The first debate of the Republican presidential nomination season will be missing the campaign’s controversial but top star.
That’s got potential viewers and the other candidates disappointed, but perhaps no one is more disappointed than Fox News.
The network has been trying for months to persuade Donald Trump to participate, knowing that without him, Wednesday night’s debate won’t get anywhere near the ratings that it would have with him on stage.
Trump knows that, too. Since he is now feuding with one of his former biggest enablers, he doesn’t want to help Fox increase its audience, and thus its take of advertising dollars.
He has other, less vengeful, reasons as well. Trump acknowledged the most obvious reason: At this juncture in the campaign, he has little to gain and a lot to lose from debating against his main rivals for the Republican nomination. This is always the calculation that front-runners have to make. The larger their lead in the polls, the more likely they are to pass on debating their opponents.

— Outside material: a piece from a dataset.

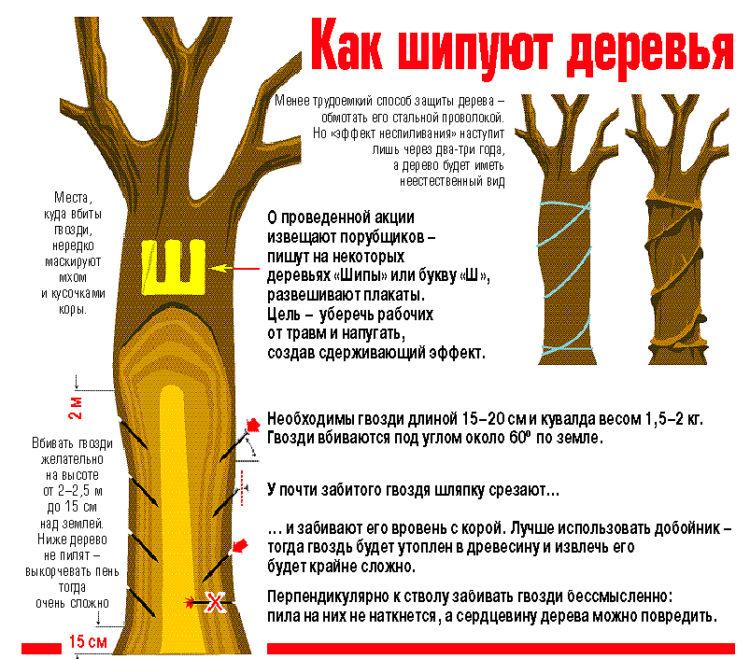 Шипование деревьев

Ron DeSantis, Mike Pence, Chris Christie and the rest in the field may be gearing up to take shots at Trump, but those blows won’t hit as hard with their target watching from a distance.
Trump also may worry — or at least his lawyers should — that he might say something in an unscripted moment on stage that could hurt his defense in the four criminal cases he is facing.

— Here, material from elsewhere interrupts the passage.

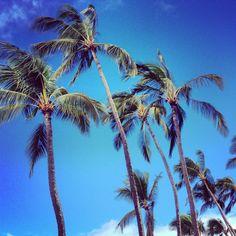 North shore Oahu Hawaii @John Doerr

It does, though, seem inappropriate of Fox, a supposed impartial referee of the GOP faceoff, to have wooed so cravenly one of the candidates. According to reporting by The New York Times, in the past few weeks, Fox representatives have dined with Trump at least twice, trying to persuade him to participate. During one of those dinners, network anchor Bret Baier, who will be serving as one of the two debate moderators, gave Trump a call to see what he was planning to do.

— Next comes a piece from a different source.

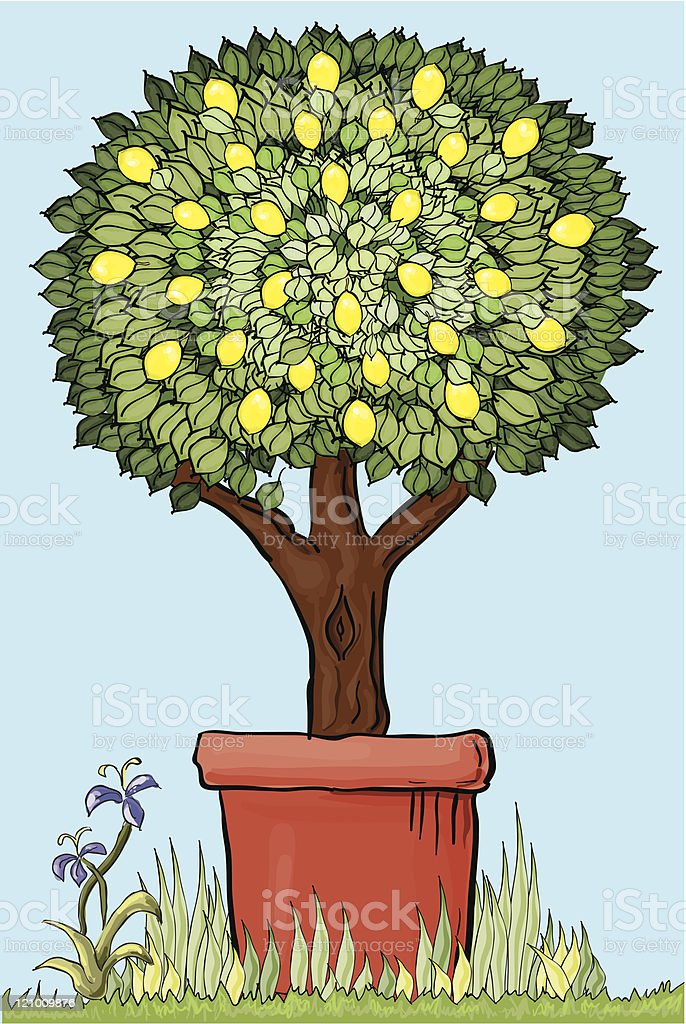 Topiary lemon tree vector art illustration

One of Fox’s major problems, as popular as it has been among conservative viewers, is that it seems often more like an entertainment network than a news network. Instead of objectively reporting on what’s happening, it oversteps the line and tries to orchestrate the news. It sacrifices journalistic objectivity in the interest of building audience — and the profits that come from that.
Whatever its differences with Trump have been of late, Fox needs him to achieve its business goals. The former president needs Fox’s reach, too, but at this point the network is the main groveler.